Texto fornecido
┌──
Se, em "O problema da situação religiosa" (1911), o sujeito da análise é a pessoa religiosa e o tema é a religiosidade, em "A Religião" (1912) prevalecem as relações sociais de pertencimento entre o indivíduo e o grupo social, revelando o surgimento da religião. De acordo com Simmel, as primeiras tentativas de organização coletiva estavam devidamente marcadas por religiões, no sentido de produzir segurança acerca das atitudes individuais na manutenção das relações sociais. Assim, ele quer dizer que as exigências sociais se manifestavam de forma religiosa e que isso resulta na objetivação de elementos subjetivos íntimos, delimitando as relações sociais.

Dessa maneira, formulam-se conceitos como destino, doação e dom, e o sentimento de dependência. E o que define tais conceitos é a maneira como a pessoa religiosa os recebe; no caso do destino, essa pessoa experimenta os acontecimentos da vida de tal forma que só poderá lhe render frutos benéficos; já a doação, em seu sentido psíquico, produz uma relação social muito próxima do estabelecido na Idade Média, quando a honra e a palavra do homem para com o outro possuíam valor incalculável. Com relação ao dom e ao sentimento de dependência, é possível relacioná-los na medida em que a aceitação do dom implica uma concessão ao doador, nas palavras de Simmel. Nesse sentido, de modo forçado, mas não equivocado, transferindo a ideia de dom para profissão, compreendemos claramente esse fenômeno sociológico e sua relação psíquica de dependência com Deus.

Ainda com respeito a essa relação estabelecida por Simmel entre indivíduo e sociedade sob a religião, o mesmo se refere ao cristianismo como promotor de uma síntese através do princípio da unidade pela religião ( religar e ressoar) já mencionado anteriormente. Assim, a religião constitui-se como forma acabada e objetiva, determinando um modo de ser onde /em que a existência terrena é quem elabora os "artigos de fé", e um bom exemplo disso é a divisão do trabalho ocasionada pelo próprio sacerdócio, em que as variadas disposições pessoais de cada indivíduo devem ser aproveitadas e avaliadas de acordo com aquilo de que são capazes, num objetivo de coesão do todo. Ao mesmo tempo, essa é uma necessidade de especialização da sociedade, tal como a troca e a concorrência, o que para Simmel ocasiona a anomia desse todo.
└──
Registros extraídos
┌──
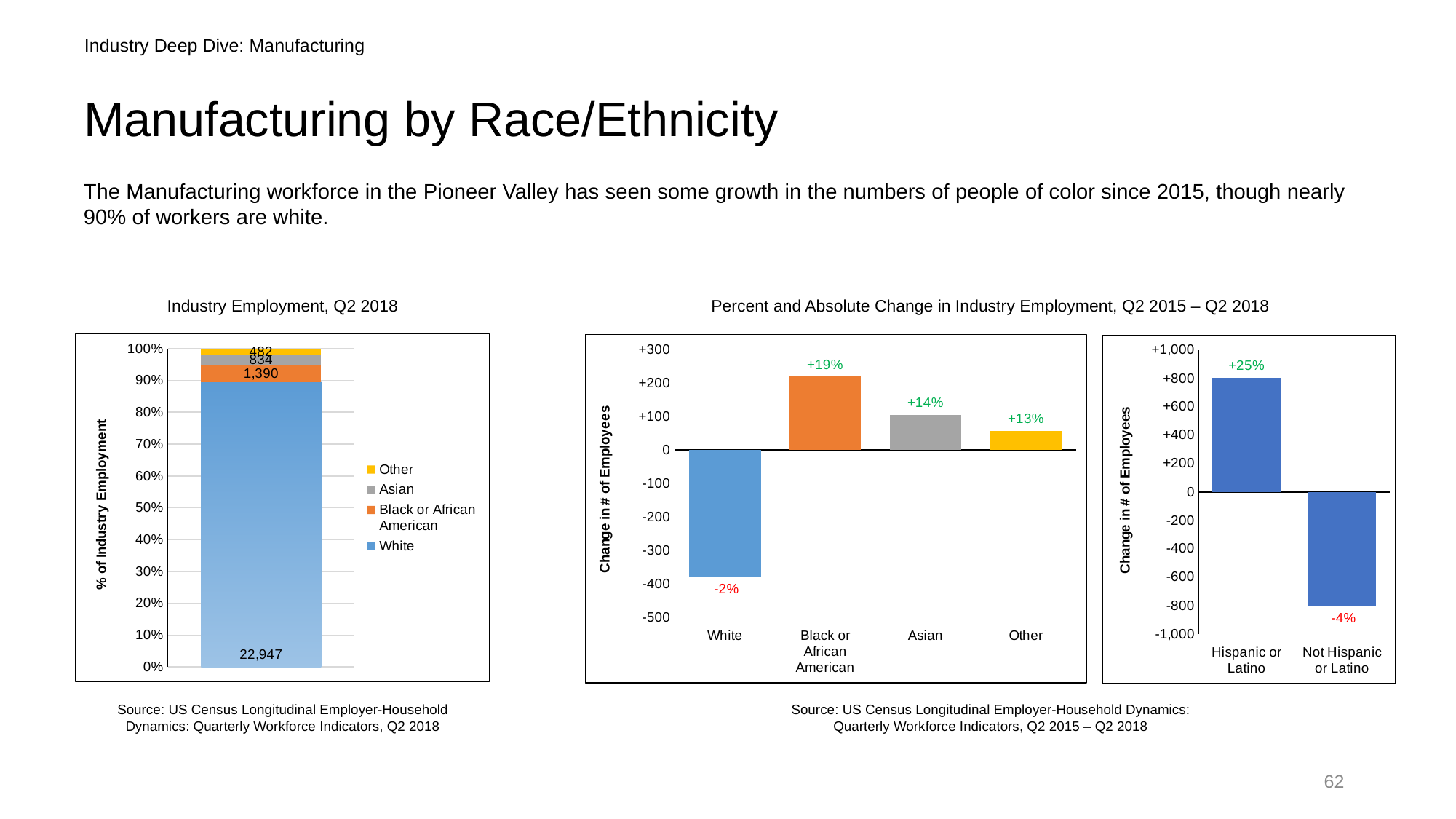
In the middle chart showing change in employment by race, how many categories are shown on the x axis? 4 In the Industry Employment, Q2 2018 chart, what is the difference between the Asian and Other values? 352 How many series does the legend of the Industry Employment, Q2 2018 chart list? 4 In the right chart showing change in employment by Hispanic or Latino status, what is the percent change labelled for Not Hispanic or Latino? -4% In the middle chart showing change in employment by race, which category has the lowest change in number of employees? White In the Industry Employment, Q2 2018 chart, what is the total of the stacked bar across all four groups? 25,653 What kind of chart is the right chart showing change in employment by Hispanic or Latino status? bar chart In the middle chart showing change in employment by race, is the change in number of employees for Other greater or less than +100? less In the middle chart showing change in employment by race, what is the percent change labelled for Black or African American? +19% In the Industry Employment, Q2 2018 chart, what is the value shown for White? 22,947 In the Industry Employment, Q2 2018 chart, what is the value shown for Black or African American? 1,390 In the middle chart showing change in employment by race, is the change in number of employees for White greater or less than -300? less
└──
┌──
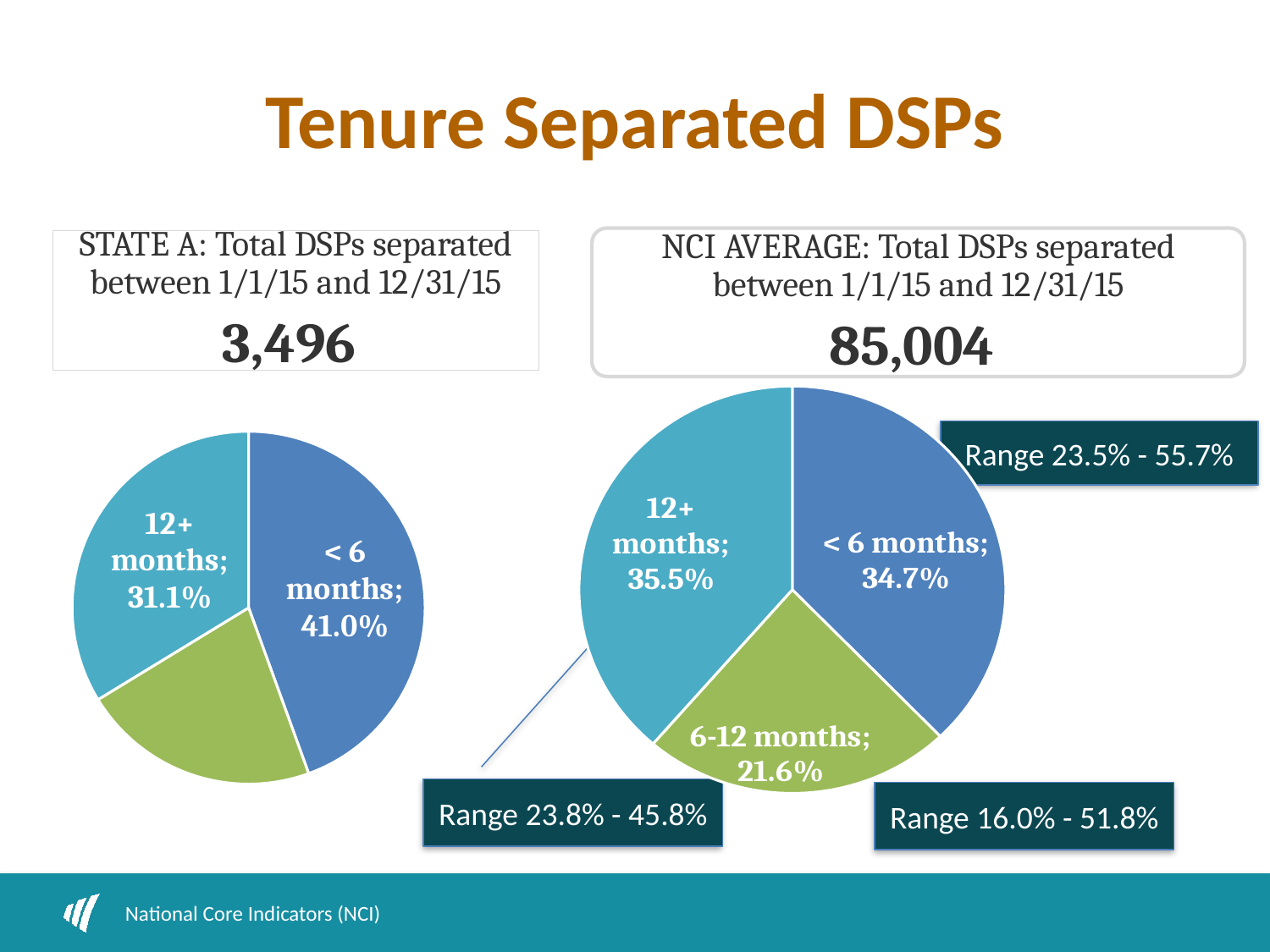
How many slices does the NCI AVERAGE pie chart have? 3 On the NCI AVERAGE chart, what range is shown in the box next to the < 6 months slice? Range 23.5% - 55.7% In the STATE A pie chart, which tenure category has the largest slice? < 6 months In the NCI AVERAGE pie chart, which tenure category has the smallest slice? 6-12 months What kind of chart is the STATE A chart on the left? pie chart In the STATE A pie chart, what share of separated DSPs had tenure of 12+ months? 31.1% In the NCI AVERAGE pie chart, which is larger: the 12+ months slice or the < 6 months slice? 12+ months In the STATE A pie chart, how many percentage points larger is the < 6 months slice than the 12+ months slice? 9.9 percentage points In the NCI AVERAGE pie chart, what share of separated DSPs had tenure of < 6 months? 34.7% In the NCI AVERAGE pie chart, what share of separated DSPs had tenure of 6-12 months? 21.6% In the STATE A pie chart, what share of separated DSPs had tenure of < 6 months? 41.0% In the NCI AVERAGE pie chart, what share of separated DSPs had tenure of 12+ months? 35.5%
└──
Exercícios propostos
1) Reescreva em forma de lista o parágrafo do texto sobre Simmel e a religião que começa com "Dessa maneira, formulam-se conceitos", conservando seus fatos principais.
2) Prolongue o texto sobre Simmel e a religião com um novo parágrafo que comece logo após sua última frase.

Respostas por tarefa
1)
- Formulam-se os conceitos de destino, doação, dom e sentimento de dependência, definidos pela maneira como a pessoa religiosa os recebe.
- Destino: a pessoa religiosa vive os acontecimentos de modo que só lhe rendam frutos benéficos.
- Doação: em sentido psíquico, gera uma relação social próxima à da Idade Média, quando a honra e a palavra dada ao outro tinham valor incalculável.
- Dom e sentimento de dependência: ligam-se porque, segundo Simmel, aceitar o dom implica uma concessão ao doador.
- Ao transferir a ideia de dom para a profissão, de modo forçado mas não equivocado, compreende-se esse fenômeno sociológico e sua relação psíquica de dependência com Deus.

2)
Aqui também cabe ressaltar a referência feita por Simmel nesse ensaio às seitas anabatistas e ao calvinismo. Para estes, a salvação dá-se por meio da predestinação ou eleição divina, por isso, o seu modo de vida interior deve ser devidamente respeitado, o que pode ser reivindicado pela comunidade a outras instâncias, por exemplo, o Estado. No entanto, tal atitude terrena produz intolerância e intransigência interiores absolutas; nas palavras de Simmel, uma derivação psicológica de doutrinas baseadas na eleição pela graça. Um caso típico que ilustra esse argumento é a identidade nacional norte-americana, na qual a intolerância chega a total exagero e se torna terrena com a guerra contra o terror.

No último ensaio dessa obra, "A arte religiosa de Rembrandt" (1914), Simmel apresenta-nos aspectos da arte religiosa e sua relação com a objetividade do mundo religioso, cuja realização histórica é evidente com o catolicismo; o que é verdadeiro, principalmente se pensarmos na atualidade, quando os dados do IBGE registraram, ainda no ano de 2010, aproximadamente 73% de católicos. A universalidade do conteúdo religioso oferecido pelo catolicismo correspondeu à universalidade formal investida pelas artes plásticas com temas religiosos objetivos (relação objetiva entre o homem e Deus ou objetos da fé), em especial, na arte bizantina e no Alto Renascimento, o que chega ao auge com a escultura, até Rodin.

No entanto, em contrapartida, Rembrandt realiza uma arte religiosa sob a premissa do indivíduo religioso; neste caso, o pintor elenca a religiosidade de Jesus como a sua figura mais proeminente, e esta aproxima-se da forma humana. Assim, o princípio da alma tal como descrito anteriormente também se faz presente na arte de Rembrandt, pois, sobretudo ele, retratava figuras simples, mal situadas na esfera social do período e de pés no chão; porém, eram dotadas dessa religiosidade imanente; prova disso é a iluminação que ele transferia para essas figuras.

Simmel não pretende atribuir religiosidade a Rembrandt, contudo, sua tese é de que como artista plástico ele é religioso, ou seja, a religiosidade em sua pintura manifesta-se artisticamente, assim como Bach, enquanto músico e compositor, manifesta sua religiosidade através do estilo barroco; só que para este, isso é um compromisso pessoal, por estar ligado à fé luterana.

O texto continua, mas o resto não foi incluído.